Als daher Ludwig XVI. zu Varennes erkannt und mit Gewalt nach Paris zurückgeführt wurde, war sein Volk in seinen Augen der Feind, und nur im Auslande sah er seine Freunde. Alle europäischen Fürsten waren näher oder entfernter mit ihm verwandt; wenn er nun das Unglück hat sich mit seinem Volke zu entzweien, an wen soll er sich wenden? An die mit ihm verwandten Fürsten. Diese sind die Freunde des Königs von Frankreich, aber die Feinde des französischen Volkes.

Ein Mitglied des Convents, welches am 18. Jänner 1793 den Muth gehabt hätte, diese einfache Theorie auf der Rednerbühne auseinanderzusetzen, würde den König vielleicht gerettet haben.

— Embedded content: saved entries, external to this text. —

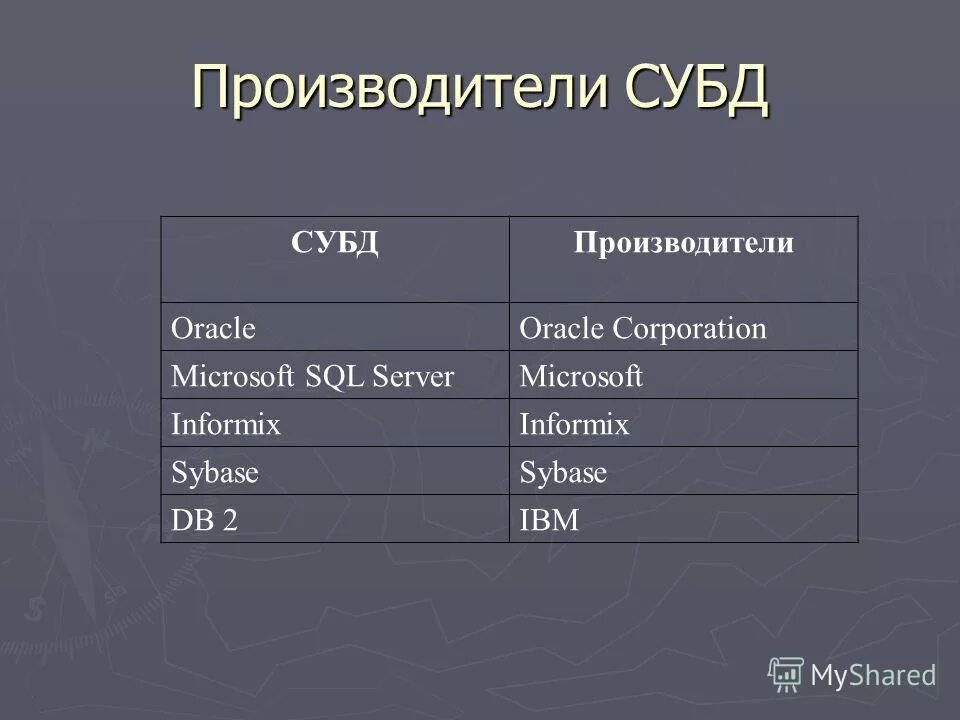 Производители СУБД

| СУБД | Производители |
|---|---|
| Oracle | Oracle Corporation |
| Microsoft SQL Server | Microsoft |
| Informix | Informix |
| Sybase | Sybase |
| DB 2 | IBM |

MyShared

Wir leben in einer Zeit der klaren Anschauung, der ruhigen, vorurtheilsfreien Beurtheilung; ist es daher nicht billig, die Standesverhältnisse und die Lebenssphäre eines jeden der in jenem großen Drama handelnd auftrat, in Rechnung zu bringen?

Vom Standpunkte des Königthums glaubte sich Ludwig XVI. eben so berechtigt aus Frankreich zu fliehen, als Drouet sich vom Standpunkte des Volkes berechtigt glaubte, ihn anzuhalten.

Ueberdies fehlte es ihm auch nicht an Aufmunterung. Katharina II., die Semiramis des Nordens, wie Voltaire sie nennt, die Messaline des Nordens, wie sie jetzt von der Geschichte genannt wird, schrieb ja an Marie Antoinette den bekannten, oft abgedruckten Brief. Der König von Preußen bot bereits im Jahre 1789 ein Hilfsheer von hunderttausend Mann. Gustav III., der Scheinkönig von Schweden, welcher die Laster des Hauses Valois auf den Thron Gustav Adolphs verpflanzt hatte, forderte die Königin auf ihn unter dem Vorwande einer Badecur in Aix zu erwarten und mit ihm über die Grenze zu gehen. Ueberdies war der Schwede Fersen bei ihr, trieb sie zur Flucht und erbot sich die Reisewagen anfertigen zu lassen.

Die Königin hatte noch mehr Ursache als der König, Frankreich zu verlassen: sie war nicht beliebt, sie war unter dem Volke sogar, ja selbst unter den Emigranten verhaßt. Sie wußte, daß man damit umging, Ludwig XIV. abzusetzen und einen Regenten zu ernennen; sie selbst sollte nach Oesterreich zurückgeschickt oder in ein Kloster gebannt werden. Die Halsbandgeschichte war auch noch nicht vergessen.

Es war daher nicht zu verwundern, daß in dem königlichen Familienrathe die Flucht beschlossen wurde.

Die Abreise sollte in den letzten Tagen des April stattfinden.